The Banality of Evil
Pastor’s Epistle—September 2024
The first in our series of woodcuts, produced for Le Grande Bible de Tours by Gustave Doré, illustrates John 19:15—
They cried out, “Away with him! Away with him! Crucify him!” Pilate asked them, “Shall I crucify your King?” The chief priests answered, “We have no king but Caesar.”
Christ stands tall and straight, with the willowy build so characteristic of Western artistic depictions of spiritual people, clearly denoted by His halo. The notion that gods, heroes, and occasionally kings emit a divine light about their heads dates back at least to ancient Sumer, and is found throughout Greek and Persian literature.
Egyptian art would typically place the pharaoh’s head within the sun disk, identifying the ruler with Ra. When Caesar Augustus conquered Egypt for his personal possession, his image took on the pharaonic halo. Christian art thus could be construed as presenting Jesus as the true and rival Emperor, whose Kingdom is not of this world.
Equally striking in the woodcut is the clear division betwixt East and West, with Ionic columns and a Roman governor dominating the upper left, and semitic garb and architecture occupying the lower right. Here stands Christ between the Jewish and Gentile worlds, ruler of Hebrew and Hellenist alike—the interpretive pillar, as it were, supporting both Scriptural Testaments.
Of course, the blending of cultures began long before Jesus: by His time, Judea had been well incorporated into the Greco-Roman for many generations. Christ and Paul, while true and faithful Jews, were also both heavily Hellenized each in his own way.

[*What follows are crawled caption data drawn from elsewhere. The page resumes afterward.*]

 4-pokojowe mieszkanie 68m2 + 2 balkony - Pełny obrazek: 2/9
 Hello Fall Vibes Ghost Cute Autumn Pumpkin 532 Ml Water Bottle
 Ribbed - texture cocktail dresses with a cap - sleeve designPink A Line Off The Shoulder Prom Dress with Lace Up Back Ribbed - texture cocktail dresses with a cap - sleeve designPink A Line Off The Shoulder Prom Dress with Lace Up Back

The mob appears agitated, the Romans blasé. For the latter, this is just another day of occupation in a far-flung corner of the world, necessary for the free flow of merchants and the military. What’s one more would-be Messiah on a Cross for them? The long spear, presumably of Longinus, tilts casually over Christ’s Crown of thorns, a forbidding reminder of what’s to come.
Christ for His part looks neither to the din of the angry crowd nor to the casual cruelty of the occupying army, but upward to His Father far beyond the heavens. Jesus is in the world, but not of it; our bridge between this ephemeral vale of tears and realms of eternal bliss above.
I confess that I cannot read the Passion accounts without an uncomfortable understanding that Rome never truly fell; that we in the West are still sending soldiers to the Middle East for the same reasons that Caesar did so very long ago; still casually stamping out religious fanatics who object to hobnailed boots on holy ground.
This woodcut for me illustrates not simply the banality of evil, but the bureaucracy of it as well. Who killed Christ? We did, all of us, together. And we barely even noticed.